TMS platforms often provide the option to customize the user interface, enabling organizations to comply with their branding guidelines. This includes incorporating company logos, personalizing color schemes, and adapting the layout to mirror the organization’s visual identity with UI components, such as fonts, menus, navigation bars, and sidebars, to match the organization’s design patterns.
A customized UI with the organization’s branding is important because it helps users be more efficient, especially just after deployment, thanks to their familiarity with the tool’s appearance and usability. The advantages of customized branding also go beyond usability, such as it portrays a more professional image if you have vendors using the tool. They will associate the TMS with your organization and perceive it as an integral part of your services.
A TMS can provide a wide range of metrics related to all localization activity, from costs (per word, per language, per vendor), to time (average project completion time, words translated per day per vendor), to performance (quality assurance checks, translation quality ratings). All of this data can be used to make data-driven decisions that improve a localization program’s efficiency and quality, such as to determine which vendors are performing better than others if you need to make decisions based on cost-efficiency or to determine the cost of each language you are localizing into to understand how profitable a particular market is. So if you’re a Localization Manager and the Localization Director wants to know which vendor is the best performer, you can provide an answer backed with data directly from the TMS, such as cost-per-word, average turnaround time, and level of translation quality.

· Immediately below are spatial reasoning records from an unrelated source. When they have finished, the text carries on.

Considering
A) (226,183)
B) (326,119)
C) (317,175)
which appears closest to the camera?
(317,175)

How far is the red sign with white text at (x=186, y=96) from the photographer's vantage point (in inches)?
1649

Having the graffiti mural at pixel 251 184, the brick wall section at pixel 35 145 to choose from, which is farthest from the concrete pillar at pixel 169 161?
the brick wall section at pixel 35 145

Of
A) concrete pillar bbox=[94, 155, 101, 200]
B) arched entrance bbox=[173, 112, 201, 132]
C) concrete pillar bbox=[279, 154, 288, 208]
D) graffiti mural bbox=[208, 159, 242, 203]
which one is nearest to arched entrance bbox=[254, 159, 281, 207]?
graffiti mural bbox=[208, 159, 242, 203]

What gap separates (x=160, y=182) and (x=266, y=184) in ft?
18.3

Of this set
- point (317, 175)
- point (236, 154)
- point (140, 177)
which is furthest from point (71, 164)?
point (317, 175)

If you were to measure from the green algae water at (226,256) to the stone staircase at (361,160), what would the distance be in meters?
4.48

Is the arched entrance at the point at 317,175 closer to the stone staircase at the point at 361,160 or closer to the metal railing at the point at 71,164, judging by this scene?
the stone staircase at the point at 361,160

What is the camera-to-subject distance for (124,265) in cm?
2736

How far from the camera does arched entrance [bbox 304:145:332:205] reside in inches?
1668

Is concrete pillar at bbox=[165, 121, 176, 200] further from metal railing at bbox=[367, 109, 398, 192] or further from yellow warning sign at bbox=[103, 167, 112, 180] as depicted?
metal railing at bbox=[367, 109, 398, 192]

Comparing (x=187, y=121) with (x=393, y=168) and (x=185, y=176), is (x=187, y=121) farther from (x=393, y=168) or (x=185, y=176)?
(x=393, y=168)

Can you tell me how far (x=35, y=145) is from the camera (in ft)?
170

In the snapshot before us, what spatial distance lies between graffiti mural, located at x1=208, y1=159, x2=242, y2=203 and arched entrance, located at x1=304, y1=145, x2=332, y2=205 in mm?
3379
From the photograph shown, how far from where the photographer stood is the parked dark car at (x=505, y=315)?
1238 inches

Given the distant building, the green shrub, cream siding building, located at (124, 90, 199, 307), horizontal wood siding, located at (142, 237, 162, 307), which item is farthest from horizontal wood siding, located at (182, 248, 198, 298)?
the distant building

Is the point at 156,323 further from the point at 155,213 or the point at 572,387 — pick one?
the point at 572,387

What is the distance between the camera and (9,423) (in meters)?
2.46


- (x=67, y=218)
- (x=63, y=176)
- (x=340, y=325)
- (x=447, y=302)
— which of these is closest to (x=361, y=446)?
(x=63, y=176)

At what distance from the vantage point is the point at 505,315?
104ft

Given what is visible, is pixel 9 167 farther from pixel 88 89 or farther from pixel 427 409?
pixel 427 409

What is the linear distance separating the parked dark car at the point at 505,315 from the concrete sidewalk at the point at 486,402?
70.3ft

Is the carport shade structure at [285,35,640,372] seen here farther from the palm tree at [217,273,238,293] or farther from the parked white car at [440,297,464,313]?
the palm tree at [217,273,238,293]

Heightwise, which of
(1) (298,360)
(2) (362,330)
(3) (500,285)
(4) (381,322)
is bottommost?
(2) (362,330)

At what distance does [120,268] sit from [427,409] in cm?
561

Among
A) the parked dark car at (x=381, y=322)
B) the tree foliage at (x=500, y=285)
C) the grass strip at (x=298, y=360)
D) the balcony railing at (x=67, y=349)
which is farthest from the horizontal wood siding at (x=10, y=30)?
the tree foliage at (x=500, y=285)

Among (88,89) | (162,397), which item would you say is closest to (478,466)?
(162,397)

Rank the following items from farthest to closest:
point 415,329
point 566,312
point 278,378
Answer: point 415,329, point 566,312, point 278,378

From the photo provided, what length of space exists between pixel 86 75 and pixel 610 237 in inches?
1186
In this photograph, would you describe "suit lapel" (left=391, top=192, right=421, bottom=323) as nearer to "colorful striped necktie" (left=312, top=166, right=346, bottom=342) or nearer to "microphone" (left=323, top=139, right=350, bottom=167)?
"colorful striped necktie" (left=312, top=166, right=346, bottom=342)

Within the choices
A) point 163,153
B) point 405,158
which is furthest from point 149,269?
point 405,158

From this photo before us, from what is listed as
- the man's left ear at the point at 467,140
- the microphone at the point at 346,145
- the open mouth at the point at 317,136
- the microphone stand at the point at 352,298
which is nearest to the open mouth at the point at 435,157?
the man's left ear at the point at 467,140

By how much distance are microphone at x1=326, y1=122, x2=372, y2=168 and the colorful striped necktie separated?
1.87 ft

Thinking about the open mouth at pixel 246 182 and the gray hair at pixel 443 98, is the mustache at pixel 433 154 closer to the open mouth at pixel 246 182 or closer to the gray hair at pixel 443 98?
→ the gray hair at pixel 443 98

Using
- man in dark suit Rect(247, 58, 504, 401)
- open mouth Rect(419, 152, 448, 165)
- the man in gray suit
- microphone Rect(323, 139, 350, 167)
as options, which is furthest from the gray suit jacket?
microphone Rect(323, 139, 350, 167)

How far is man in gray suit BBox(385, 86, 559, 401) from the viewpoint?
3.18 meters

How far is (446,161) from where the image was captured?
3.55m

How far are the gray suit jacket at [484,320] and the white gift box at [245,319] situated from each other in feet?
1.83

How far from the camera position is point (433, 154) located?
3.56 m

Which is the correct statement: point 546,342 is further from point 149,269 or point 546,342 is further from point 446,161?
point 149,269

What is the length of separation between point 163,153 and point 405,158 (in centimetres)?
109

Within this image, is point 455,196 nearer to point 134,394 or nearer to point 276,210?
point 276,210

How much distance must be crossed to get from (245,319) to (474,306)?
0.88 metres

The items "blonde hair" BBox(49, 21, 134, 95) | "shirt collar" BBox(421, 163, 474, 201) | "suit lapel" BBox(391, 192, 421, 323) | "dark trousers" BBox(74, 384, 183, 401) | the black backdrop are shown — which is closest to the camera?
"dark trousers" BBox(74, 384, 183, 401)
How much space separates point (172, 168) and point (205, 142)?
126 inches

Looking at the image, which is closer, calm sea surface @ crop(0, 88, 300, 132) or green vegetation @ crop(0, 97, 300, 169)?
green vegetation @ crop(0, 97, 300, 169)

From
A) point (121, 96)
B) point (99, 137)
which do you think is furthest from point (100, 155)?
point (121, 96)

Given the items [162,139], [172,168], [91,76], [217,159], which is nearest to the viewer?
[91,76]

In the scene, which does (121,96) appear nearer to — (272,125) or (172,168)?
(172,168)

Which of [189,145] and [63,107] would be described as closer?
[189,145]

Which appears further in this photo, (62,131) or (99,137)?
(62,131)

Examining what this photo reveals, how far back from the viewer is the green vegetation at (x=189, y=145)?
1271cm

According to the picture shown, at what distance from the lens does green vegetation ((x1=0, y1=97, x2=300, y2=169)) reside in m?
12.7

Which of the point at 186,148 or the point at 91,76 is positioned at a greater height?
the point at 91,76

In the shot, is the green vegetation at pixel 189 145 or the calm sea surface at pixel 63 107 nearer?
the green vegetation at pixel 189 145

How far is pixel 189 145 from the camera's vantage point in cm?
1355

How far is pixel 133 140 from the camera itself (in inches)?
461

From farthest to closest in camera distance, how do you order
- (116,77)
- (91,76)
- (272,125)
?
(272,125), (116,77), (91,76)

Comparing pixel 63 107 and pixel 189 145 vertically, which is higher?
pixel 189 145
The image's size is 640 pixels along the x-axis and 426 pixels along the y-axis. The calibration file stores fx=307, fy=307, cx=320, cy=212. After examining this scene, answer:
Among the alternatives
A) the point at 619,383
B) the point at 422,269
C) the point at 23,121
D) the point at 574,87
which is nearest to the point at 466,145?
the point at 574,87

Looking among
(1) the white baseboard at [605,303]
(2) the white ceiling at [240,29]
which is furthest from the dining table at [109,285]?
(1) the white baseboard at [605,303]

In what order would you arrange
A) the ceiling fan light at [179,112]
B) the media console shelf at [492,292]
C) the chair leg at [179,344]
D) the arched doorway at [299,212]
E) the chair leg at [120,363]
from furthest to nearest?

A TMS has many ways in which it can be customized, and it’s important to understand which customization options are available and a higher priority for your organization’s needs. If privacy is a priority for you, you’ll need a TMS with highly customizable roles and permissions; if you are a data-driven company, you’ll need your TMS to be able to provide comprehensive data reports that can be as granular as you need. Each TMS will provide a different level of customization, so make sure it’s aligned with your priorities before deployment.
A TMS with a high level of customization across its features and UI can make a real difference in a program’s level of efficiency, as it’s a great contributor to streamlining the end-to-end localization process. The more you can customize a TMS, the more efficient your program will be. When choosing your TMS, make sure it has a high degree of customization as it will undoubtedly pay off in the long run. We have seen many examples of a company deploying localization tools and outgrowing them within a year. Your needs will also most likely evolve and change with time, so having a TMS that you know can adjust to any growth on the fly is what will allow your localization program to stay agile, flexible, efficient, and effectively support your evolving translation requirements.”